August 08, 2022

Students interning with Susquehanna’s Freshwater Research Institute spent a portion of their summer in the remote forests of northern Pennsylvania gathering data that will inform future conservation initiatives.

As Matt Wilson, director of the FRI, explained it, he and his students “threw the kitchen sink” at their work — sampling everything from water, sediment, fish and aquatic insects — in an effort to gauge the health of smaller streams in the area.

“We are collecting data this year to better understand how fish communities respond to their in-stream habitat,” Wilson said. “We hope to start using this data in the future for conservation efforts with Trout Unlimited.”

Students who accompanied Wilson remarked the summer’s heat was one of the biggest challenges they faced.

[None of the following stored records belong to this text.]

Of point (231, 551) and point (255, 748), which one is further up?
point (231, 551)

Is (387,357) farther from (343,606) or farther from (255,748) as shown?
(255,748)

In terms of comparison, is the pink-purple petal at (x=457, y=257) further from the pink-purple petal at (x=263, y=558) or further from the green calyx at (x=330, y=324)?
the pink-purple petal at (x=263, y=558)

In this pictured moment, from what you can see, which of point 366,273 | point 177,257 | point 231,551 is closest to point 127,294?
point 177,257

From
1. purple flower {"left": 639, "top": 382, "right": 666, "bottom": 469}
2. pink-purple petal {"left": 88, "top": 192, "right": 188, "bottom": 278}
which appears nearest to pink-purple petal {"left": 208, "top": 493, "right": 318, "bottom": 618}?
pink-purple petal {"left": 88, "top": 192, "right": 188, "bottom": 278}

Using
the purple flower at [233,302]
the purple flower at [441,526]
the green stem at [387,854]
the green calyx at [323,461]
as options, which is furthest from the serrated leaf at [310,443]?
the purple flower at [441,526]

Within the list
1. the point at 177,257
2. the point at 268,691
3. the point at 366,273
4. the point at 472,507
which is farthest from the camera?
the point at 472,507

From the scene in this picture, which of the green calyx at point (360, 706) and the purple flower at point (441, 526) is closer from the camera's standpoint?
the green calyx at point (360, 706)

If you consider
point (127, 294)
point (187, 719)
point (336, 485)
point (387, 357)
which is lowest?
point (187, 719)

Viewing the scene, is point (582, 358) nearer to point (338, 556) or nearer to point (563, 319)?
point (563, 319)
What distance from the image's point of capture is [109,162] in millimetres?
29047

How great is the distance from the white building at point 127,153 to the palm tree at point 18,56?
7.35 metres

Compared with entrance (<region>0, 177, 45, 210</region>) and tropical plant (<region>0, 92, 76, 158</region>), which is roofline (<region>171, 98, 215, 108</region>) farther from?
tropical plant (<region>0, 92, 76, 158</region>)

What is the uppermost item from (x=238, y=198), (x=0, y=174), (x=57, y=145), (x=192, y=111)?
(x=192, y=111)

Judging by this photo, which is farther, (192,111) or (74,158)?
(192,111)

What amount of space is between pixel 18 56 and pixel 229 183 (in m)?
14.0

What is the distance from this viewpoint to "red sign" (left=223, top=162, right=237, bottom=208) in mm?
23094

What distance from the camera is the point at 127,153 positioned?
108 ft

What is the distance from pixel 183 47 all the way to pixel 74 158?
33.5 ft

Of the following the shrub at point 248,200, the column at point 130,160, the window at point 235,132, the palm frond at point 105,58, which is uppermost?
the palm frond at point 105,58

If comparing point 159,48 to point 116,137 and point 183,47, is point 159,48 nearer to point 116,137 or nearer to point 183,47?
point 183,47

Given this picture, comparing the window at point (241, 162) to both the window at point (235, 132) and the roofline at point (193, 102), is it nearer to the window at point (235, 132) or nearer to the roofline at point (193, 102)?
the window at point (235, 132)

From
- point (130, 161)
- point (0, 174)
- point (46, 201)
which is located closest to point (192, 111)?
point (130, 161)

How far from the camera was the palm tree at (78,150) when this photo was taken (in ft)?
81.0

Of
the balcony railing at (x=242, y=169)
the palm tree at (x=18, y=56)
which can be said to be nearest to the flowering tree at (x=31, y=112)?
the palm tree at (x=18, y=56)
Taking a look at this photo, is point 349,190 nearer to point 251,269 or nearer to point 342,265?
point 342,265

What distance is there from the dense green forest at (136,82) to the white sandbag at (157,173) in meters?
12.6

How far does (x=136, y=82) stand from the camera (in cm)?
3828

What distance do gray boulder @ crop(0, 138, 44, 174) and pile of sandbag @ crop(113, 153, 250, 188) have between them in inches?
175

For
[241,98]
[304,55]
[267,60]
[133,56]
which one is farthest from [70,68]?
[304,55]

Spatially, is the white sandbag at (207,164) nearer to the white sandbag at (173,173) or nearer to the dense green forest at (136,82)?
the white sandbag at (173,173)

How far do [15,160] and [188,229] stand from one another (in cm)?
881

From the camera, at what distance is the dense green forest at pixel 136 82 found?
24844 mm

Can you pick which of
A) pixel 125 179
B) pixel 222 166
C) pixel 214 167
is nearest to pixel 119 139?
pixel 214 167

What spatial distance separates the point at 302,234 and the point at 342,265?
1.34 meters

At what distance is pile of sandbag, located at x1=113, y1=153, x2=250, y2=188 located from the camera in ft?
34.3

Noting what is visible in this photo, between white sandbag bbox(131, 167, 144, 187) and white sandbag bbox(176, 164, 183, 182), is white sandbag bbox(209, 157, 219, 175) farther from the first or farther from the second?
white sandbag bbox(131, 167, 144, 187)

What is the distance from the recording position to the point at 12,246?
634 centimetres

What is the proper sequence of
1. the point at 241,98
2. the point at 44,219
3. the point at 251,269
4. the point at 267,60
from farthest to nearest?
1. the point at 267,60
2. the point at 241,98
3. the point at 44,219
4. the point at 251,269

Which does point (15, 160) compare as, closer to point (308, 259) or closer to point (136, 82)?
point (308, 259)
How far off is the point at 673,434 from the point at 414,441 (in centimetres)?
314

“I don’t think I was prepared for wearing waders,” admitted Mattie Lawson ’23, an ecology major from Shippensburg, Pennsylvania. “It intensifies the heat by about 10 degrees. When you add a 35-pound backpack, it gets pretty hot.”

The FRI also continued its longstanding work with the Pennsylvania Fish and Boat Commission’s Unassessed Waters Initiative, an effort that allows students to directly impact state policy. Students are assigned streams by the PFBC and sample them for the presence of wild trout, which indicates exceptional water quality and allows the PFBC to afford additional protection in those watersheds.

Gabe Peachy ’23, an ecology major from Belleville, Pennsylvania, hopes to use some of his research into trout to inform his senior capstone project examining the relationship between native brook trout and sculpin, a bottom-dwelling fish trout both eat and compete with for food.

Upon graduation, Peachy will seek a job that will allow him to do more of the work he’s been doing with the FRI this summer.

“If I wasn’t working in a stream every day, I’d probably find myself there enjoying the outdoors in some way,” he said, “With the work I’m doing at the FRI, I’ve been able to combine my love of nature with a career path.”